> _Passage given_:
________________________
Now comes Jon Mitchell on ReadWriteWeb, reporting that "Kindle Sales Plummet". He claims that sucks but I think he's exaggerating. Anyway, Amazon doesn't exactly report its sales of Kindles, so it takes a little bit of sleuthing to infer this. Mainly the inference comes from E Ink Holdings, which supplies the screens for Kindles, reporting that it had a quarterly loss due to a lack of orders from its biggest customer (aka Amazon).
What makes this double-interesting is that it appears that sales of Kindle Fires are also dropping, too. ISC reported that sales of all Android-based tablets dropped in Q1 2012, including Kindle Fires. This isn't hugely surprising to me, given both Apple's splashy announcements and that fact that Android tablets had a stronger-than-expected holiday season in 2011. It will be interesting to see how that holds up over the next couple of quarters.
________________________
> _Material supplied_:
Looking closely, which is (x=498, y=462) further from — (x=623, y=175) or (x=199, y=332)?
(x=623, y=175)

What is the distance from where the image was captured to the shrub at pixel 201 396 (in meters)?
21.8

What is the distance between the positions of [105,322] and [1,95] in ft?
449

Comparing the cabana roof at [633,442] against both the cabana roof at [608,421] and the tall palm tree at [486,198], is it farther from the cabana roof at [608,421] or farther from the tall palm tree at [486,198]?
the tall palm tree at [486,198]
________________________
> _Directives_:
• 1. In the Kindle sales passage, change "Kindle Fires" to "Fire tablets" throughout everything from "Now comes Jon" down to "couple of quarters.", and give that stretch again.
• 2. Go on with the Kindle sales passage, picking up right after its final sentence.

> _Results of the tasks_:
• 1.
Now comes Jon Mitchell on ReadWriteWeb, reporting that "Kindle Sales Plummet". He claims that sucks but I think he's exaggerating. Anyway, Amazon doesn't exactly report its sales of Kindles, so it takes a little bit of sleuthing to infer this. Mainly the inference comes from E Ink Holdings, which supplies the screens for Kindles, reporting that it had a quarterly loss due to a lack of orders from its biggest customer (aka Amazon).
What makes this double-interesting is that it appears that sales of Fire tablets are also dropping, too. ISC reported that sales of all Android-based tablets dropped in Q1 2012, including Fire tablets. This isn't hugely surprising to me, given both Apple's splashy announcements and that fact that Android tablets had a stronger-than-expected holiday season in 2011. It will be interesting to see how that holds up over the next couple of quarters.

• 2.
At the same time, I'm interested to see that more publishers (of news, this time) are backing away from iPad-as-platform. As an MIT alum I got a notice from Tech Review that they are ditching their iPad app. The reasons are strictly financial - it cost a bundle and made no money - but it's a strong cautionary tale for people and organizations that are thinking about taking the Apple golden handcuffs. TR notes that the Financial Times also made a similar decision recently, and that both TR and FT have moved to a free/open model based off HTML5.
I feel like we're in the very early stages of a chess game - most of the things being moved are pawns, and people are just beginning to consider how they're going to achieve strategic objectives like "control the center of the board". I would not be surprised to see tentative moves and hanging back from most of the major players through the next 6-8 months as everyone waits to see how things shake out and what happens to early risk-takers.